What is needed >> Turn the stretch of the listing from the line containing "When looking at" through the line containing "Answer: black tire", both included, into a numbered list with blank lines omitted. Include only those lines.

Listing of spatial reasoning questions
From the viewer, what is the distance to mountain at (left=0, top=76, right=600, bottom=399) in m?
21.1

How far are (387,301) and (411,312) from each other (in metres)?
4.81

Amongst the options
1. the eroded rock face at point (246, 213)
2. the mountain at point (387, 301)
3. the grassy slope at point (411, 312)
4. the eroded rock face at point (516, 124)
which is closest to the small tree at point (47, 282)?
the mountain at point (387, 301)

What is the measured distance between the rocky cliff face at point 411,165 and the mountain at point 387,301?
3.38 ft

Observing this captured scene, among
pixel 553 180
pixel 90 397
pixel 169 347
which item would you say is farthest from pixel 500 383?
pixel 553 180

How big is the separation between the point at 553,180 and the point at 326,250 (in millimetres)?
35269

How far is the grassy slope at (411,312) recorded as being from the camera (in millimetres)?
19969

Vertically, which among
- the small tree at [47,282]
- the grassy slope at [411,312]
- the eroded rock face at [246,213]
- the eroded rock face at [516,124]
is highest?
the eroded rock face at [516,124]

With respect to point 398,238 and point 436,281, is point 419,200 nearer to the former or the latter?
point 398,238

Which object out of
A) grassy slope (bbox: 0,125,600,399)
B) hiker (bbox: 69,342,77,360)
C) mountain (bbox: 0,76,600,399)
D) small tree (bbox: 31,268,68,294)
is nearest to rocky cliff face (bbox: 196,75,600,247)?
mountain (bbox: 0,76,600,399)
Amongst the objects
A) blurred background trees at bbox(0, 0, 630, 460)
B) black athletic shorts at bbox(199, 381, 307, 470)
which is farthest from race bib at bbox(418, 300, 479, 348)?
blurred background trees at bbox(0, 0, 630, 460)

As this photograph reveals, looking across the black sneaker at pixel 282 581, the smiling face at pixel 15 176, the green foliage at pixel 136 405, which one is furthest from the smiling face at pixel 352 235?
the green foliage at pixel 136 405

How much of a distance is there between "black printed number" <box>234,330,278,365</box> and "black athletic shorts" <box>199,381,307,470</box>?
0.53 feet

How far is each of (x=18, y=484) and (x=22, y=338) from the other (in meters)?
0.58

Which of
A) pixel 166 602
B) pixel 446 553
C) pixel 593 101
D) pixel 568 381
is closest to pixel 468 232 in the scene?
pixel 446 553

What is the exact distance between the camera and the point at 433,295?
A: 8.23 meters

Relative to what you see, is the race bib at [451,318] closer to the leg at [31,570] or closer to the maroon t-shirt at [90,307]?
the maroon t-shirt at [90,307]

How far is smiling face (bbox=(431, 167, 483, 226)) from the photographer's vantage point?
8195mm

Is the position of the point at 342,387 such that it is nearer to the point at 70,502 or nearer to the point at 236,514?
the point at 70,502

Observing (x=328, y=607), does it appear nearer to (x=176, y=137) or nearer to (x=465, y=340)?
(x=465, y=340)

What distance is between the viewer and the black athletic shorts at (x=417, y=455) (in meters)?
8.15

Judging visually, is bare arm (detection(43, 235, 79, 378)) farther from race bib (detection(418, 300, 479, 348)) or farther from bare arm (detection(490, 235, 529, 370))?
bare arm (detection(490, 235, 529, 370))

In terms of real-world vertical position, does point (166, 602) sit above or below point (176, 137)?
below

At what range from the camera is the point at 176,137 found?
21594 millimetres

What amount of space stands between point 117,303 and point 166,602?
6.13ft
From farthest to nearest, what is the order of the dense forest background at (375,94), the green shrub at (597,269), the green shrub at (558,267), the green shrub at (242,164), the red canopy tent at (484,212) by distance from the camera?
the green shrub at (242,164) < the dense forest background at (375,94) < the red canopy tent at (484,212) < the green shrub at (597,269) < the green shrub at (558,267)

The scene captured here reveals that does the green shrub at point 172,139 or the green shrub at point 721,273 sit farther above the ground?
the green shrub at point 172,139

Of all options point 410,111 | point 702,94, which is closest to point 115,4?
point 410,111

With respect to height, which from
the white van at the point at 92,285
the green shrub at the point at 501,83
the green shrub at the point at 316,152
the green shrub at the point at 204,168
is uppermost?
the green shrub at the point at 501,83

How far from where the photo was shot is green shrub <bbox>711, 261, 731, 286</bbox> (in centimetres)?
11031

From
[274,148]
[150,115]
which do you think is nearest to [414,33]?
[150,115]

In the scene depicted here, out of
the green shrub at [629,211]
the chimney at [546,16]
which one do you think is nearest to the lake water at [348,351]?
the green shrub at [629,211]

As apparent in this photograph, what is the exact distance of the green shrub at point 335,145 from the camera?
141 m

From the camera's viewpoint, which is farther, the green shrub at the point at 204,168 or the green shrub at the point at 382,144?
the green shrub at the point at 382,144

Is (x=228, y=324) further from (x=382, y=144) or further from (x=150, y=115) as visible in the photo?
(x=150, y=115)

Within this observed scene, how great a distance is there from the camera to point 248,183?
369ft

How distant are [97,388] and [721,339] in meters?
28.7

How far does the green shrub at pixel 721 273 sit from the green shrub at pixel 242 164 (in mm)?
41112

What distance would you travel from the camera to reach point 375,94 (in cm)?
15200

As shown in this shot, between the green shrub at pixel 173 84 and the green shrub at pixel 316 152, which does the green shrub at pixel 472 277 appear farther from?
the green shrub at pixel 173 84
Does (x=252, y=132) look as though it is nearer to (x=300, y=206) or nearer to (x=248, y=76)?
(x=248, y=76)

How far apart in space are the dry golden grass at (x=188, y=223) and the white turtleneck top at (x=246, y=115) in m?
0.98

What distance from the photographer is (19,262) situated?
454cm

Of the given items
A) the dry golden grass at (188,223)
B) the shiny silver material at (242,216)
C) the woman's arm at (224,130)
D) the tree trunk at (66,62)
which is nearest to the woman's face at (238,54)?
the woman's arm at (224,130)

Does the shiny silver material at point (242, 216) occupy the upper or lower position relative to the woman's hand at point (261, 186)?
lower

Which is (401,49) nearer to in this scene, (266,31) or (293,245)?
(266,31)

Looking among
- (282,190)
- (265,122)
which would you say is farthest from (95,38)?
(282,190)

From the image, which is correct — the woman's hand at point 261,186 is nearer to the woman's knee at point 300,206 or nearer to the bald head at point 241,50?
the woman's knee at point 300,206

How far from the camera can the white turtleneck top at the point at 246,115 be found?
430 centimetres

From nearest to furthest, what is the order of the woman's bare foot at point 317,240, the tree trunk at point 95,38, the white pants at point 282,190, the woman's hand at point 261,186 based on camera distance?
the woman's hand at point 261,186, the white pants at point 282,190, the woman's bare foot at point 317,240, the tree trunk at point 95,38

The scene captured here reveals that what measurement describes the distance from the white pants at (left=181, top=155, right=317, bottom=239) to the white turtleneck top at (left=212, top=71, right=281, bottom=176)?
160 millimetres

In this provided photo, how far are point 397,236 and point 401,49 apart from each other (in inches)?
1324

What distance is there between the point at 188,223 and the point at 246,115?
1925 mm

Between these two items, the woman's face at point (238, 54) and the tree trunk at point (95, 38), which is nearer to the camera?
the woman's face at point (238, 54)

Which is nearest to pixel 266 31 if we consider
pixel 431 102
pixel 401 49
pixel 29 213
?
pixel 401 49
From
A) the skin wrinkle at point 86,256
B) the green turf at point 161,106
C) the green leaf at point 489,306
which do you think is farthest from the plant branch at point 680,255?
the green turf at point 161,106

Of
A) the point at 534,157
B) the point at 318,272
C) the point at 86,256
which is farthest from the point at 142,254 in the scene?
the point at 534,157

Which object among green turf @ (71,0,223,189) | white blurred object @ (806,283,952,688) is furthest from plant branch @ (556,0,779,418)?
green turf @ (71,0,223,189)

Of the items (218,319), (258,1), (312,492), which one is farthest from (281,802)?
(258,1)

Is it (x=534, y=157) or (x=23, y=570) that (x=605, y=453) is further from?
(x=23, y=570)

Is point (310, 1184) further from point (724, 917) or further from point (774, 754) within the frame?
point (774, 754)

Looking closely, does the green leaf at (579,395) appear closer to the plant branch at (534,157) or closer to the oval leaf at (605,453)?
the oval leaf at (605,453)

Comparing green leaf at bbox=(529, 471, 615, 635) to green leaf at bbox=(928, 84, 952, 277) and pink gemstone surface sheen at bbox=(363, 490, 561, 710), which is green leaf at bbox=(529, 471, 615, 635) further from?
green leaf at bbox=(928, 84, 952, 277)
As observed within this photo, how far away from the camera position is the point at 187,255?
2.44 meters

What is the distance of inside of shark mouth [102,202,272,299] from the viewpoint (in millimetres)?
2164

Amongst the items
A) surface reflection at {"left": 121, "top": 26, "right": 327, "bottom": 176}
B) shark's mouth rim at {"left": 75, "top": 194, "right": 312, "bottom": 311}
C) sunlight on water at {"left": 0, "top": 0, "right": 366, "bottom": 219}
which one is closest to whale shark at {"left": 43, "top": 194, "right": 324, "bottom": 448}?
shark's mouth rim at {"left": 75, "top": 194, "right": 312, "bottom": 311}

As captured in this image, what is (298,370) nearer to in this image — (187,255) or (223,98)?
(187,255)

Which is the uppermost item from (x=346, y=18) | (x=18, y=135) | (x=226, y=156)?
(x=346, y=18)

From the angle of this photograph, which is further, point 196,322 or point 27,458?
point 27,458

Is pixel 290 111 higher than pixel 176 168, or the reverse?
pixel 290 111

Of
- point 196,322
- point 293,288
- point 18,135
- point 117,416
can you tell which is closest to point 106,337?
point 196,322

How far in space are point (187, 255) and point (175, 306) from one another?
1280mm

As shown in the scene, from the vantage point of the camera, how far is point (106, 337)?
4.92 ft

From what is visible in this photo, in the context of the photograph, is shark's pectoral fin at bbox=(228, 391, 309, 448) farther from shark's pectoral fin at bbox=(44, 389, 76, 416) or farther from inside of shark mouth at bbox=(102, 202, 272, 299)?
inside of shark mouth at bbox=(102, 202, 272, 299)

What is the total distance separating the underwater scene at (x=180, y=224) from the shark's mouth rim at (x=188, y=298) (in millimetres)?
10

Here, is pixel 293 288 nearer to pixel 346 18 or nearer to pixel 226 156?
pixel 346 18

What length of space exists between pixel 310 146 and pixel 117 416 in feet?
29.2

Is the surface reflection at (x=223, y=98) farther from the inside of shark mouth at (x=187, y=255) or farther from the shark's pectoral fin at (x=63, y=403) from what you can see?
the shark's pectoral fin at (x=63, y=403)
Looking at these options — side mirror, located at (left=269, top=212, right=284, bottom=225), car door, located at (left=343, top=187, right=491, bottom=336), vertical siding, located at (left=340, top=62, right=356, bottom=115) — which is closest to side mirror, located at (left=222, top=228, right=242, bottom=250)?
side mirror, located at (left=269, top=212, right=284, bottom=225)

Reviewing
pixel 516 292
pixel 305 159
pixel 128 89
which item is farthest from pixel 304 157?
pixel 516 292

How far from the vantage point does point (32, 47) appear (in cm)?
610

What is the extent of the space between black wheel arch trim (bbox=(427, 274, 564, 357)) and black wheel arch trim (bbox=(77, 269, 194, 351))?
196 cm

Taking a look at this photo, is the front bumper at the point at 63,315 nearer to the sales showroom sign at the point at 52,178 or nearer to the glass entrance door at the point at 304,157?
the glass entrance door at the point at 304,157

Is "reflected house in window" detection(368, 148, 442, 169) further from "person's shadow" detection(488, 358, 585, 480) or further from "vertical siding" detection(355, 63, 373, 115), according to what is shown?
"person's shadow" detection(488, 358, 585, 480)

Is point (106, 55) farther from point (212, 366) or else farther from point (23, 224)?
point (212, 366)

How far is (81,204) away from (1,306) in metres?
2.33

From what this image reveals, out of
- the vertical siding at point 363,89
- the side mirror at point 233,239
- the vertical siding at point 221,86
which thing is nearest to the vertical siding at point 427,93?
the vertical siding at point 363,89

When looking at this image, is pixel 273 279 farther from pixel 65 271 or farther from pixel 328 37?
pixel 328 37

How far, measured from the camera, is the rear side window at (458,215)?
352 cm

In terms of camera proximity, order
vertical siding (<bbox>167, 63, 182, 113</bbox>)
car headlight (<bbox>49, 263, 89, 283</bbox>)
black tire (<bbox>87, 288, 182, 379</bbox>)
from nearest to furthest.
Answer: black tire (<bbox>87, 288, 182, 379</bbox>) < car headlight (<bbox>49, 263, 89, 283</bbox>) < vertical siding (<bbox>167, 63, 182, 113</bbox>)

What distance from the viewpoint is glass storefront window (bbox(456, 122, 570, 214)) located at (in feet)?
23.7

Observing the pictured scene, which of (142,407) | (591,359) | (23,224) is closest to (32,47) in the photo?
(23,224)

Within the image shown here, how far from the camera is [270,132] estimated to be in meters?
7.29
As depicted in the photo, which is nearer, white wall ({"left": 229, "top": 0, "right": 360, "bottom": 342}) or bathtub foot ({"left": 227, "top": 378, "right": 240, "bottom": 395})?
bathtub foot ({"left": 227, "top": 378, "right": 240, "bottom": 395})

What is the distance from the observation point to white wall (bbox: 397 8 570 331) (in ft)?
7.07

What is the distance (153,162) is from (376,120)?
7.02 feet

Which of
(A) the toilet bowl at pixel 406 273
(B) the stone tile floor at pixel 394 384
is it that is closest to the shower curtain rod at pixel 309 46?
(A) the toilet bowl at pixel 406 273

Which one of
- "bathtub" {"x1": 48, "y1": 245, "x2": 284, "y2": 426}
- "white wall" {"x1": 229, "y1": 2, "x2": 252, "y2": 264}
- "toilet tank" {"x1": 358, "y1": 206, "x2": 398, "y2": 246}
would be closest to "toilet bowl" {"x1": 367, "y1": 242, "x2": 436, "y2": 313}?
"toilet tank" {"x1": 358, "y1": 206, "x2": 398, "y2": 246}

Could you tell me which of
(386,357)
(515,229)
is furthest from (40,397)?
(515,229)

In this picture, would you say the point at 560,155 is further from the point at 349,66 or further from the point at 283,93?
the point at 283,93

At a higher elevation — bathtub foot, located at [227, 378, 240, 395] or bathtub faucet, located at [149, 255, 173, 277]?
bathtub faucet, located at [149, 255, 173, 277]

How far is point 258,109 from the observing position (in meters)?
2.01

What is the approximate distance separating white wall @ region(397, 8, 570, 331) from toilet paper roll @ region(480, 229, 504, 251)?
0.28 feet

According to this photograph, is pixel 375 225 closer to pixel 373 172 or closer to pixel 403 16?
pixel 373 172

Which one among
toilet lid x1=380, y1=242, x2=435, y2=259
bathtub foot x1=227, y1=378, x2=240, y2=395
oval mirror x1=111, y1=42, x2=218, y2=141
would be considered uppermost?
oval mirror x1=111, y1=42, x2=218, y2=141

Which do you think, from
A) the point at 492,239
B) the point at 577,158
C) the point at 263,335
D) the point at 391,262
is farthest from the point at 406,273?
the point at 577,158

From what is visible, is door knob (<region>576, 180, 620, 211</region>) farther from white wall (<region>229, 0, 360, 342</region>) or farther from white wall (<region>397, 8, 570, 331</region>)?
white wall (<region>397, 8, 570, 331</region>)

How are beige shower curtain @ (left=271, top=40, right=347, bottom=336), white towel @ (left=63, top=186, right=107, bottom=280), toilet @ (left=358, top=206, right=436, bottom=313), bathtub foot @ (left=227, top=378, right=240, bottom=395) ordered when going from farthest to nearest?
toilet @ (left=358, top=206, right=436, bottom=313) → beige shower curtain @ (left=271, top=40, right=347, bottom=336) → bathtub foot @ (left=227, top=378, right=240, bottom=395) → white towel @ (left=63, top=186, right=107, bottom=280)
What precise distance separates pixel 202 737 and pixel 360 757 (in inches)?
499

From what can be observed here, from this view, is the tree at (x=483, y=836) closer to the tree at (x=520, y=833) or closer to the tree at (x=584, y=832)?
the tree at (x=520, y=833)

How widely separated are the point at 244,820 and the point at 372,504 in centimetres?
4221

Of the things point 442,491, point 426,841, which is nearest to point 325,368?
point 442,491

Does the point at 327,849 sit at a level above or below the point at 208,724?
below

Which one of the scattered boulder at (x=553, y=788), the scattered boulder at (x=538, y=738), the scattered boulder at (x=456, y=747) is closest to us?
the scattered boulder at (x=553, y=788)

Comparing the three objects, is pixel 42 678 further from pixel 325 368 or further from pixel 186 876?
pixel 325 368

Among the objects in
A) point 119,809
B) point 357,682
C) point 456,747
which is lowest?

Complete output >>
1. When looking at this image, is pixel 273 279 farther from pixel 65 271 or farther from pixel 328 37?
2. pixel 328 37
3. How far, measured from the camera, is the rear side window at (458,215)?
4. 352 cm
5. In terms of camera proximity, order
6. vertical siding (<bbox>167, 63, 182, 113</bbox>)
7. car headlight (<bbox>49, 263, 89, 283</bbox>)
8. black tire (<bbox>87, 288, 182, 379</bbox>)
9. from nearest to furthest.
10. Answer: black tire (<bbox>87, 288, 182, 379</bbox>) < car headlight (<bbox>49, 263, 89, 283</bbox>) < vertical siding (<bbox>167, 63, 182, 113</bbox>)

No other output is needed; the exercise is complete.